The exercise:
Convert the material below, starting at the line containing "Looking at both" and ending at the last line of the material, into a two-column CSV with the header columns text and answer. Give one row for each item, put each field in double quotes, and replace any line breaks inside a field with spaces.

Input data:
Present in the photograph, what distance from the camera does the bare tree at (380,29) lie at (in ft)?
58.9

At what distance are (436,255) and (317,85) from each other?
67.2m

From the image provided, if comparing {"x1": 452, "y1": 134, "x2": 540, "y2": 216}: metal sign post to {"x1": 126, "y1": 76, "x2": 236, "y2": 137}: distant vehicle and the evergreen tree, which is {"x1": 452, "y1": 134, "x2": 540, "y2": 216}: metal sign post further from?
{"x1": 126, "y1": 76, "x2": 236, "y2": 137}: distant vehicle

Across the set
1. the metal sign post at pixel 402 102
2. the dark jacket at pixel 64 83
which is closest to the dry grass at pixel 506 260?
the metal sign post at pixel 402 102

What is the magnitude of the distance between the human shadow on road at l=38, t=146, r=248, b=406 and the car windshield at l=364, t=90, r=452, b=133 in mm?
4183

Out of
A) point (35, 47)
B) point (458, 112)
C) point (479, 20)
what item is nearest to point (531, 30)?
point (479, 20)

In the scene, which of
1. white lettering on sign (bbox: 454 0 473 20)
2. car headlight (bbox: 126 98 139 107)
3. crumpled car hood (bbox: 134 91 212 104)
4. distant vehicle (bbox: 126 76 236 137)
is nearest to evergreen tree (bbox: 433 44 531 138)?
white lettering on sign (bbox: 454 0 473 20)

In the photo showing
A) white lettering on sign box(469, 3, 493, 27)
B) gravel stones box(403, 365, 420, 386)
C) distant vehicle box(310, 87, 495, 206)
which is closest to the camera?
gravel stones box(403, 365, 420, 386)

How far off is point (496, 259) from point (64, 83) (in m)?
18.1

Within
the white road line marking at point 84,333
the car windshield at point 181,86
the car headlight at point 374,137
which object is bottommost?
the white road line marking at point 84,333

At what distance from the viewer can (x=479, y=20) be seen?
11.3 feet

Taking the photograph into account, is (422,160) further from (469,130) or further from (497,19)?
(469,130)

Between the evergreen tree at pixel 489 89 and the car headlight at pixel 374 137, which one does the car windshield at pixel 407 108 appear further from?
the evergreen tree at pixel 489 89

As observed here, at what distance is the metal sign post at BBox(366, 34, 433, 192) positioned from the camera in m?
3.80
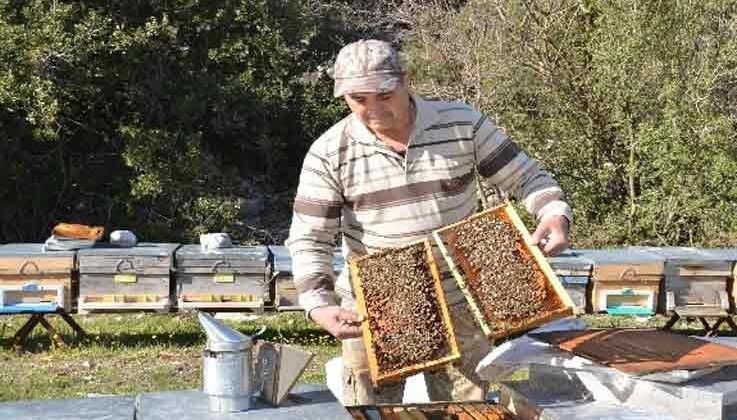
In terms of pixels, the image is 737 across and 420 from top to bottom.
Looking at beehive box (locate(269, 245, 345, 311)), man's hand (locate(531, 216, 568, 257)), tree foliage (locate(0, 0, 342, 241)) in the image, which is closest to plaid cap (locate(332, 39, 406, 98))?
man's hand (locate(531, 216, 568, 257))

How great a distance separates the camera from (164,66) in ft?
39.8

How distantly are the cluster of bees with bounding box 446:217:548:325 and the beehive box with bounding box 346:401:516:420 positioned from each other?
210 millimetres

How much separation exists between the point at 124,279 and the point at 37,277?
56cm

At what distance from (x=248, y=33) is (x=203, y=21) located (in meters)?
0.66

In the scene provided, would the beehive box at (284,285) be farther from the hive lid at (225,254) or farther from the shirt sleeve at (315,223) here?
the shirt sleeve at (315,223)

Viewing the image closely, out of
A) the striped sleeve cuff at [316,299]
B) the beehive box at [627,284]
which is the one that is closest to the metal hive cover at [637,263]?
the beehive box at [627,284]

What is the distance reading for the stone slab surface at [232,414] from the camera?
2.11 m

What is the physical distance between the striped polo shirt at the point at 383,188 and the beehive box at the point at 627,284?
426 cm

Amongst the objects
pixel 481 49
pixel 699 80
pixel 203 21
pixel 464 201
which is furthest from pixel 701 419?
pixel 203 21

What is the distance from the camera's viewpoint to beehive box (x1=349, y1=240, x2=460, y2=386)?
245 centimetres

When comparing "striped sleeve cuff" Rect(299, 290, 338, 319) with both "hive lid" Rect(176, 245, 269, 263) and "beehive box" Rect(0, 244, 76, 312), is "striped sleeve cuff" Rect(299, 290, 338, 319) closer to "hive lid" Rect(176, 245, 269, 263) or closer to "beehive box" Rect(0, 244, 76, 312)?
"hive lid" Rect(176, 245, 269, 263)

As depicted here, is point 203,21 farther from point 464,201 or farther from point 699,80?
point 464,201

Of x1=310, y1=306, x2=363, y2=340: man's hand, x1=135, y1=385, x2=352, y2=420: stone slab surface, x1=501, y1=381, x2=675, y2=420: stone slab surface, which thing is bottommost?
x1=501, y1=381, x2=675, y2=420: stone slab surface

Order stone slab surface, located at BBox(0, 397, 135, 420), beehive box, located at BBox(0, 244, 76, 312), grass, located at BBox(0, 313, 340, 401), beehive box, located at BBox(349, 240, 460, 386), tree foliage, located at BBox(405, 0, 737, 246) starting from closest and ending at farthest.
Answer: stone slab surface, located at BBox(0, 397, 135, 420), beehive box, located at BBox(349, 240, 460, 386), grass, located at BBox(0, 313, 340, 401), beehive box, located at BBox(0, 244, 76, 312), tree foliage, located at BBox(405, 0, 737, 246)
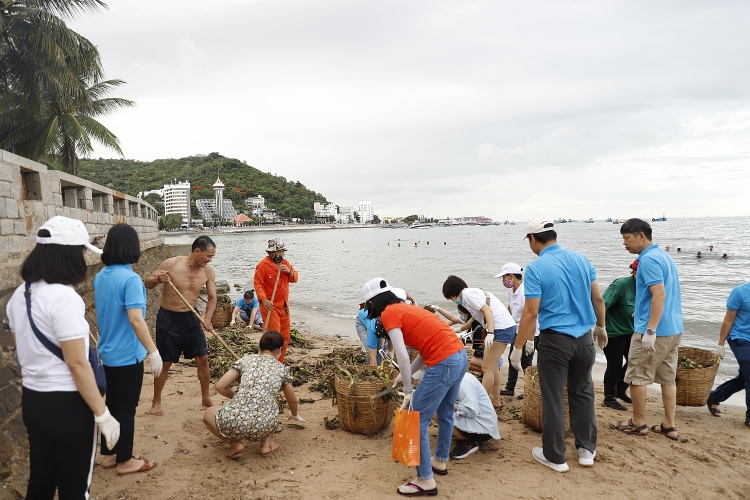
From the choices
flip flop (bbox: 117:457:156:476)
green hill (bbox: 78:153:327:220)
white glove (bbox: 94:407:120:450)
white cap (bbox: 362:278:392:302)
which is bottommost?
flip flop (bbox: 117:457:156:476)

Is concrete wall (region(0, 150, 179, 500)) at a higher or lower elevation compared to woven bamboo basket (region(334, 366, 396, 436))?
higher

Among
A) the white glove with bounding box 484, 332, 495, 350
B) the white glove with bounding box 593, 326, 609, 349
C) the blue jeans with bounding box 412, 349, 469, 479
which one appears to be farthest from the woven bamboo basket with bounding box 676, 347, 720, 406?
the blue jeans with bounding box 412, 349, 469, 479

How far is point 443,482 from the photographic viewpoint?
3.76 m

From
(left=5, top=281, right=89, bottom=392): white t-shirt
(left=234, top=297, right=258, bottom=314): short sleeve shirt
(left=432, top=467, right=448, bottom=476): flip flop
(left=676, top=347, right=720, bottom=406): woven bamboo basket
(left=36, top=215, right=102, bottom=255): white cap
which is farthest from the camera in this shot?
(left=234, top=297, right=258, bottom=314): short sleeve shirt

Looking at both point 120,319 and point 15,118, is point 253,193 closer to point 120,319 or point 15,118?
point 15,118

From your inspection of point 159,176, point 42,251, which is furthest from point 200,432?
point 159,176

Output:
text,answer
"Looking at both point 120,319 and point 15,118, is point 253,193 closer to point 120,319 or point 15,118?","point 15,118"
"From your inspection of point 159,176, point 42,251, which is furthest from point 200,432?","point 159,176"